***** Material provided

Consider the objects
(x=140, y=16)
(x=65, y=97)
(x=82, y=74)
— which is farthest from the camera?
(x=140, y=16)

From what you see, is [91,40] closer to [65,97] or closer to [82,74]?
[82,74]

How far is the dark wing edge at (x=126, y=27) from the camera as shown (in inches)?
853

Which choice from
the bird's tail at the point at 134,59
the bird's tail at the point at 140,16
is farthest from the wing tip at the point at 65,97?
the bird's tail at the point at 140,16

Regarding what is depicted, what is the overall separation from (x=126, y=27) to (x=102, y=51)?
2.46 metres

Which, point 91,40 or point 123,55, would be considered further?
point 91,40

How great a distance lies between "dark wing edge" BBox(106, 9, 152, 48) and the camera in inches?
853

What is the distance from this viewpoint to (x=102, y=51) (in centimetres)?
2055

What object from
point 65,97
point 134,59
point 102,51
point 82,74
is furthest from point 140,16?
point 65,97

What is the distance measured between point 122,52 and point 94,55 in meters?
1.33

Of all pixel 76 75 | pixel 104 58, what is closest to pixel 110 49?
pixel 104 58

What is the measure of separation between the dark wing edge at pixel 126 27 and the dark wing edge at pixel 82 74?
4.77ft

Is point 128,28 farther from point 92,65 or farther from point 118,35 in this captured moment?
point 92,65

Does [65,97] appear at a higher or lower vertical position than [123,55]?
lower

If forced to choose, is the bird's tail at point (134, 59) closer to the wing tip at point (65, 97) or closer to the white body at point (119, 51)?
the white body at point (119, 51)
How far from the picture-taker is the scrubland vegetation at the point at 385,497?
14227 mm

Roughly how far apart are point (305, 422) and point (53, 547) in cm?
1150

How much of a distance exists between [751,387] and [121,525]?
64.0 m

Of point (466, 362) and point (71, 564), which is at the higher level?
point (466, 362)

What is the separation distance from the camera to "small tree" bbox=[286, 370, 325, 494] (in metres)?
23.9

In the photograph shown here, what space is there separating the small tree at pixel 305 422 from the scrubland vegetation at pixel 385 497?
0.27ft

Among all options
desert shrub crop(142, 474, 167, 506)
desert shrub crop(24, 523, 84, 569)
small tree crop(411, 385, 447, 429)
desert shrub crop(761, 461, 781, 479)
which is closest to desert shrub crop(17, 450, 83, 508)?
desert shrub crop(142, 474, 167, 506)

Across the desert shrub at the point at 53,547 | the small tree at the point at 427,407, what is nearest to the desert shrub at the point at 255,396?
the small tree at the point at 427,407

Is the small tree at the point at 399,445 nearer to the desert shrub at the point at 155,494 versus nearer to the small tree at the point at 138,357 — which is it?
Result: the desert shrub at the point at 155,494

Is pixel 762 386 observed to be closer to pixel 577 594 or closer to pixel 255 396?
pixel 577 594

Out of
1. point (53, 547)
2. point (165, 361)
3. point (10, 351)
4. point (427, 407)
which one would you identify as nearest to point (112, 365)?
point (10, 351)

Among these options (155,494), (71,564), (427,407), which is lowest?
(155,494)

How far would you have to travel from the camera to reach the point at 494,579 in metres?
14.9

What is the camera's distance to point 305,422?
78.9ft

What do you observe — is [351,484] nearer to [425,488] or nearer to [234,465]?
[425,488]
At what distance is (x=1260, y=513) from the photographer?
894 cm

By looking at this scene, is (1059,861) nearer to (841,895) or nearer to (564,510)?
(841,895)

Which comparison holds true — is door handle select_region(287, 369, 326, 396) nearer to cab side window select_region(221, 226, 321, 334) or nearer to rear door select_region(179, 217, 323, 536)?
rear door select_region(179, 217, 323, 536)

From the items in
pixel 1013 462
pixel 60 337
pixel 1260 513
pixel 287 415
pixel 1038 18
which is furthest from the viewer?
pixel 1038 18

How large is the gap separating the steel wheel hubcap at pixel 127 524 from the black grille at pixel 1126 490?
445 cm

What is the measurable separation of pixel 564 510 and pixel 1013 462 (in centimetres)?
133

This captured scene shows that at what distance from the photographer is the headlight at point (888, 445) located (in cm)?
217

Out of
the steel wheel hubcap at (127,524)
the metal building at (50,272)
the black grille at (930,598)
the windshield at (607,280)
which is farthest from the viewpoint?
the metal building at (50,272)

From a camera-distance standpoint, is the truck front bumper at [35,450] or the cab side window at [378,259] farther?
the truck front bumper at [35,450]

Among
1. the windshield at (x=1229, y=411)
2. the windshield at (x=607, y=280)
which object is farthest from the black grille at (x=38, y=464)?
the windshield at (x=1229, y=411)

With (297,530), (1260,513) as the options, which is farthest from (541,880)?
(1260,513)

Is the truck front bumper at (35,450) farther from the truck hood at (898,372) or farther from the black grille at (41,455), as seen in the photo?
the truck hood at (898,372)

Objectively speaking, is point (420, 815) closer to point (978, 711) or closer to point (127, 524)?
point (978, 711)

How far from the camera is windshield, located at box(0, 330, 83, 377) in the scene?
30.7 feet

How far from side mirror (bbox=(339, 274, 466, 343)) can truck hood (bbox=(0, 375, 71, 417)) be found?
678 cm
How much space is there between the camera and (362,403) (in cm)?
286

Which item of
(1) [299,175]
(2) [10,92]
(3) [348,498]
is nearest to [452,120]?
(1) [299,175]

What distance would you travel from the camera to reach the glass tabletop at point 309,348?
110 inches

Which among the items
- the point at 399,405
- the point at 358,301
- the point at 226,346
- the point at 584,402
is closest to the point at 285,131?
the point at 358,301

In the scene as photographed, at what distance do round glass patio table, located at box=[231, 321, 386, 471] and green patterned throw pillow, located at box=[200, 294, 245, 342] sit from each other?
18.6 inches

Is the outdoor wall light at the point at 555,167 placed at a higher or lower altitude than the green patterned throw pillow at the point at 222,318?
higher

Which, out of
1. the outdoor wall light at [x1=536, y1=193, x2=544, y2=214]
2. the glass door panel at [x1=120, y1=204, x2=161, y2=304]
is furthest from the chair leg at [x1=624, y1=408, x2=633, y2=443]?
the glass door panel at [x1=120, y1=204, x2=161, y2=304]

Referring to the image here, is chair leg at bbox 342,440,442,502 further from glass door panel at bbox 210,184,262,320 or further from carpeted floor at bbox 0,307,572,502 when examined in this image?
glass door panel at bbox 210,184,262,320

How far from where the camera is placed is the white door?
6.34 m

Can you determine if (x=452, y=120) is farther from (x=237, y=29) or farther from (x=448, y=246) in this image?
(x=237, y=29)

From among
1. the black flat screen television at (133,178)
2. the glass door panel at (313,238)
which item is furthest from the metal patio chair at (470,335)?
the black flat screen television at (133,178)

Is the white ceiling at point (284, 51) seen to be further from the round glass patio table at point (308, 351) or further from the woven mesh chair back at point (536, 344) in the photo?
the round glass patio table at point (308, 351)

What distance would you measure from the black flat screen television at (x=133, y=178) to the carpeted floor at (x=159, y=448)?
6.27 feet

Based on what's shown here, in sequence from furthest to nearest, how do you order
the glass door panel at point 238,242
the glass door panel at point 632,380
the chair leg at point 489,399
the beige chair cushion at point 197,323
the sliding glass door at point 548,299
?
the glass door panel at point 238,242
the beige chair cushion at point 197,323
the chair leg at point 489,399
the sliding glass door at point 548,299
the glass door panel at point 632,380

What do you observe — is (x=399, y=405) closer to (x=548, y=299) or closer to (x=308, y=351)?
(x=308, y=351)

**********

## Objective:
Render the material as a Markdown table with the columns No. and Entry, assigning each line a row number and omitting blank lines. Begin at the first line of the material and stop after the line containing "2.46 metres", including both of these lines.

## In response:
| No. | Entry |
|---|---|
| 1 | Consider the objects |
| 2 | (x=140, y=16) |
| 3 | (x=65, y=97) |
| 4 | (x=82, y=74) |
| 5 | — which is farthest from the camera? |
| 6 | (x=140, y=16) |
| 7 | From what you see, is [91,40] closer to [65,97] or closer to [82,74]? |
| 8 | [82,74] |
| 9 | How far is the dark wing edge at (x=126, y=27) from the camera as shown (in inches)? |
| 10 | 853 |
| 11 | Which choice from |
| 12 | the bird's tail at the point at 134,59 |
| 13 | the bird's tail at the point at 140,16 |
| 14 | is farthest from the wing tip at the point at 65,97? |
| 15 | the bird's tail at the point at 140,16 |
| 16 | Regarding what is depicted, what is the overall separation from (x=126, y=27) to (x=102, y=51)? |
| 17 | 2.46 metres |